## Written exercise:
Can you render the lines from the start of the entries through the one containing "which is positioned" as a Markdown table, with a Row column numbering each line and a Line column holding its text, and blank lines left out?

## Available records:

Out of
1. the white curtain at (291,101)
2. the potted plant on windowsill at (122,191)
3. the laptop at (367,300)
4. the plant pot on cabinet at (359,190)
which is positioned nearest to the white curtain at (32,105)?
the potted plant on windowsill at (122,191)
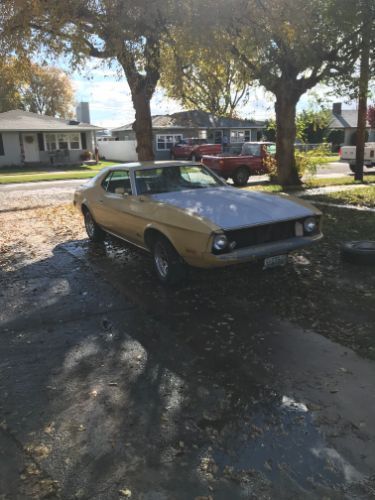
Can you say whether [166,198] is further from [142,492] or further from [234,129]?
[234,129]

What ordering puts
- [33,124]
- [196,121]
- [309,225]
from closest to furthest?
1. [309,225]
2. [33,124]
3. [196,121]

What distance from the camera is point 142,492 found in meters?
2.56

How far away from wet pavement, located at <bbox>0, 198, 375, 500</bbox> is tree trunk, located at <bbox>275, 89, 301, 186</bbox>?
10717 mm

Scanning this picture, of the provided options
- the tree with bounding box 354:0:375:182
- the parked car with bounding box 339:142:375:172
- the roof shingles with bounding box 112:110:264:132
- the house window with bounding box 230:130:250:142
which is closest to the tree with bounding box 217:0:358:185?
the tree with bounding box 354:0:375:182

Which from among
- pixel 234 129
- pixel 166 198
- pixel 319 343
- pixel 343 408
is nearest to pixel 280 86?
pixel 166 198

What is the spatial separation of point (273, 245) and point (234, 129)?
38283 millimetres

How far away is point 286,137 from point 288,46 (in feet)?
11.8

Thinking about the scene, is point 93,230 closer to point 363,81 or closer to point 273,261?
point 273,261

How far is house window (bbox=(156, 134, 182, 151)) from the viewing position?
3847 cm

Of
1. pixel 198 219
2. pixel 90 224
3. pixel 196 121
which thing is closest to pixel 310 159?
pixel 90 224

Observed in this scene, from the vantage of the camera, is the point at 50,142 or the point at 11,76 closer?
the point at 11,76

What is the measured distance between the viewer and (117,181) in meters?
7.39

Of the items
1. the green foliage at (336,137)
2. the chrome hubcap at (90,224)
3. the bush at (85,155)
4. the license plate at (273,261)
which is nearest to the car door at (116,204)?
the chrome hubcap at (90,224)

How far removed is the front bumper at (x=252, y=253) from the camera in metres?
5.10
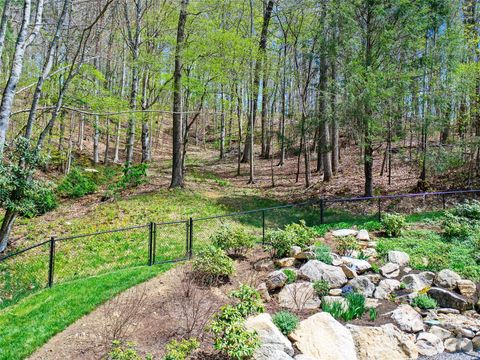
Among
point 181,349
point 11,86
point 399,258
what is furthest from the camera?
point 11,86

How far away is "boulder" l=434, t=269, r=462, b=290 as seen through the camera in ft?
23.7

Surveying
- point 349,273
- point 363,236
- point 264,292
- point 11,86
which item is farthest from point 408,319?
point 11,86

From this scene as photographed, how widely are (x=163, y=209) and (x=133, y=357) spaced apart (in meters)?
8.77

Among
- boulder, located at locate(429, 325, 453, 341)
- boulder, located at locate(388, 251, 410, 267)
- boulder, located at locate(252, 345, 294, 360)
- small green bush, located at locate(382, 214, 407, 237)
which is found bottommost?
boulder, located at locate(429, 325, 453, 341)

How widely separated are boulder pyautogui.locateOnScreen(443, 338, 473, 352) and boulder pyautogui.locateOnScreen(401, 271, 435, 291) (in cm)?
143

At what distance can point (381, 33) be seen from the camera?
13.7m

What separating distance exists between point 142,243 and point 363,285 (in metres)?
5.80

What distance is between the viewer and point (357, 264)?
7.92 meters

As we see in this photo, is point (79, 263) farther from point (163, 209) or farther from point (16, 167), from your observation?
point (163, 209)

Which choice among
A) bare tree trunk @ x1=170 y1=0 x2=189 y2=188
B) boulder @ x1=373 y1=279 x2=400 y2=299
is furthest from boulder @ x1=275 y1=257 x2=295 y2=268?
bare tree trunk @ x1=170 y1=0 x2=189 y2=188

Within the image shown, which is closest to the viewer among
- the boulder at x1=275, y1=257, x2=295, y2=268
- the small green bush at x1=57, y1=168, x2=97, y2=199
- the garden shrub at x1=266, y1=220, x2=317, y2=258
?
the boulder at x1=275, y1=257, x2=295, y2=268

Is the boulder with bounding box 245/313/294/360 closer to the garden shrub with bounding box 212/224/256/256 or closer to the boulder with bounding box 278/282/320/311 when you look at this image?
the boulder with bounding box 278/282/320/311

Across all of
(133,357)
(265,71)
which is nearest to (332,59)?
(265,71)

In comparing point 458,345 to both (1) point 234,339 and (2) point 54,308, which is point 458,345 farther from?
(2) point 54,308
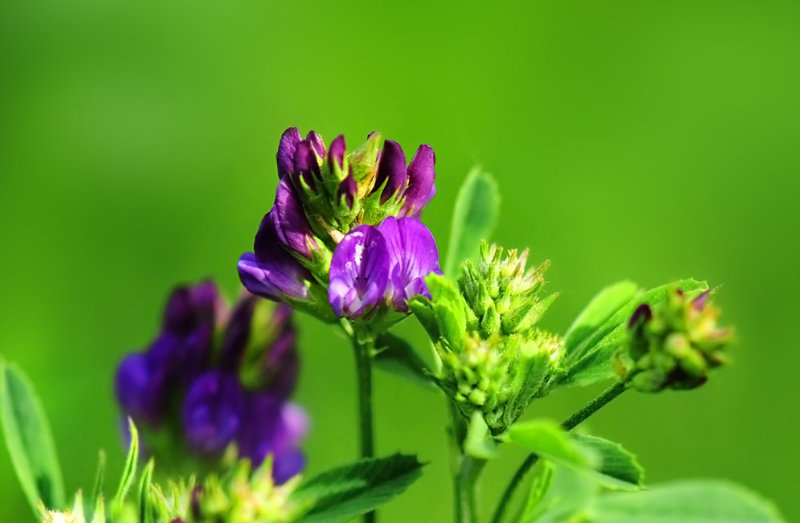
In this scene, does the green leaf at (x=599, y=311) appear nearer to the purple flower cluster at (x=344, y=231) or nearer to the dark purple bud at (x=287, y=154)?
the purple flower cluster at (x=344, y=231)

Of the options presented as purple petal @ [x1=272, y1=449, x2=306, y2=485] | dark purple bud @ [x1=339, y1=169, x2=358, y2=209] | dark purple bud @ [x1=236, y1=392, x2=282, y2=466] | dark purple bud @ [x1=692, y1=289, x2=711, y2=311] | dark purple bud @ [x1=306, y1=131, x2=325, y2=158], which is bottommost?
purple petal @ [x1=272, y1=449, x2=306, y2=485]

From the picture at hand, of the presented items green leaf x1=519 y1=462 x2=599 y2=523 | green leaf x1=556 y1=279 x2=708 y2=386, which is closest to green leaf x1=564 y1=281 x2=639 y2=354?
green leaf x1=556 y1=279 x2=708 y2=386

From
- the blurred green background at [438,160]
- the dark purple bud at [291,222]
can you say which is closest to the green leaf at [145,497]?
the dark purple bud at [291,222]

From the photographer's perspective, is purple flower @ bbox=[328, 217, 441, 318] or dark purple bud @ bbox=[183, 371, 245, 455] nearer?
purple flower @ bbox=[328, 217, 441, 318]

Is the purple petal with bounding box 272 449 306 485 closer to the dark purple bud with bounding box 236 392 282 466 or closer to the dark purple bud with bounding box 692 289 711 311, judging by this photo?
the dark purple bud with bounding box 236 392 282 466

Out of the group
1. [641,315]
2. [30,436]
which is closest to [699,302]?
[641,315]

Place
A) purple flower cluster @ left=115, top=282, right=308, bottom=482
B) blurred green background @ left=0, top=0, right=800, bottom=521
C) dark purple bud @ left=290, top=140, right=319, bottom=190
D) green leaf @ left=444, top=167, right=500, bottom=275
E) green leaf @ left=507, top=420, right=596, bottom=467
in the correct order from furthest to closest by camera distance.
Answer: blurred green background @ left=0, top=0, right=800, bottom=521
purple flower cluster @ left=115, top=282, right=308, bottom=482
green leaf @ left=444, top=167, right=500, bottom=275
dark purple bud @ left=290, top=140, right=319, bottom=190
green leaf @ left=507, top=420, right=596, bottom=467

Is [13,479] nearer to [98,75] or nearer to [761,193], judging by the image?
[98,75]
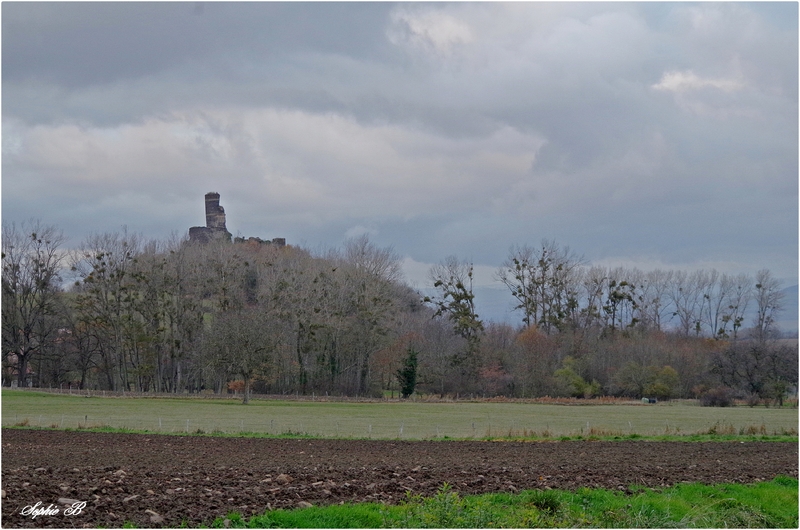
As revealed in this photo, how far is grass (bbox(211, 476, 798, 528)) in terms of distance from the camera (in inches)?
406

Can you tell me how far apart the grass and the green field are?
64.1 ft

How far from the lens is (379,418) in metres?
49.3

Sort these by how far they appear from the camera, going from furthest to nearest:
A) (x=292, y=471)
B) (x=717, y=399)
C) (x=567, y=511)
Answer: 1. (x=717, y=399)
2. (x=292, y=471)
3. (x=567, y=511)

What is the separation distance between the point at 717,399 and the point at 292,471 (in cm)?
6607

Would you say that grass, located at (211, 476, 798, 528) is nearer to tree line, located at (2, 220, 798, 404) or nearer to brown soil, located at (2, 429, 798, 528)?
brown soil, located at (2, 429, 798, 528)

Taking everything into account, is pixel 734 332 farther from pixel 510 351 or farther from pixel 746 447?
pixel 746 447

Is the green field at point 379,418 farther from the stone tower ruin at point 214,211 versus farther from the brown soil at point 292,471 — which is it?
the stone tower ruin at point 214,211

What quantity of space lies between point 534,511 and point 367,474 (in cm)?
471

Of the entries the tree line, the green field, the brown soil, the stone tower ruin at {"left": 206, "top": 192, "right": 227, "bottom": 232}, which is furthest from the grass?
the stone tower ruin at {"left": 206, "top": 192, "right": 227, "bottom": 232}

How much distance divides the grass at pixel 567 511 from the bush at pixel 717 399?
61.9 meters

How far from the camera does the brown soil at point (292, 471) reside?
1098cm

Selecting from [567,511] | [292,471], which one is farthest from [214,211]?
[567,511]

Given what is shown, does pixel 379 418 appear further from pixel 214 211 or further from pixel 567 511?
pixel 214 211

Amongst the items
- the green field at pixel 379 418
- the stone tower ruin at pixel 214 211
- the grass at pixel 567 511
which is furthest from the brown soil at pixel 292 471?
the stone tower ruin at pixel 214 211
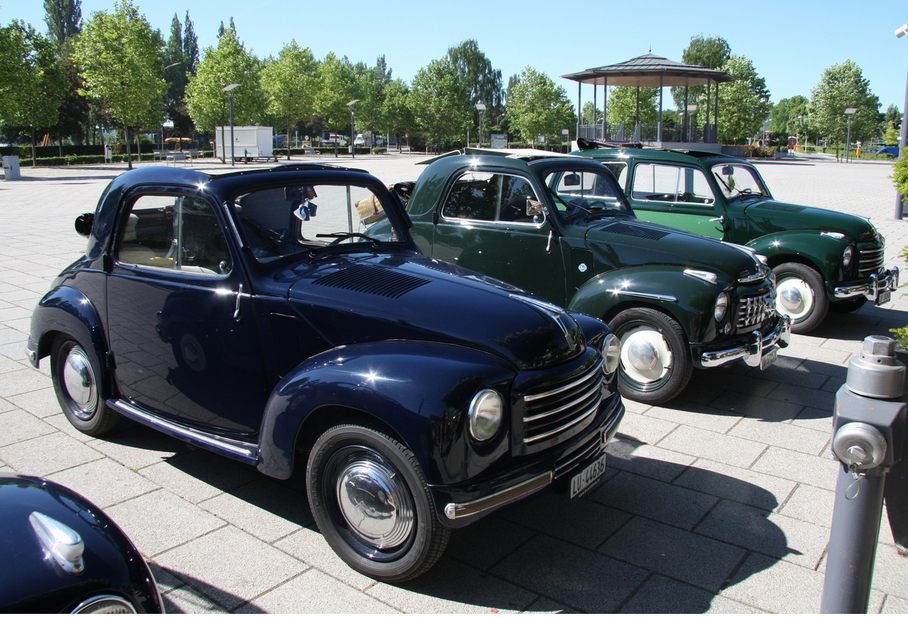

## Complete response:
| Row | Line |
|---|---|
| 1 | Out of |
| 2 | 1. the white curtain at (291,101) |
| 3 | 2. the potted plant on windowsill at (122,191) |
| 4 | 3. the laptop at (367,300) |
| 5 | 4. the plant pot on cabinet at (359,190) |
| 6 | which is positioned nearest to the white curtain at (32,105)? |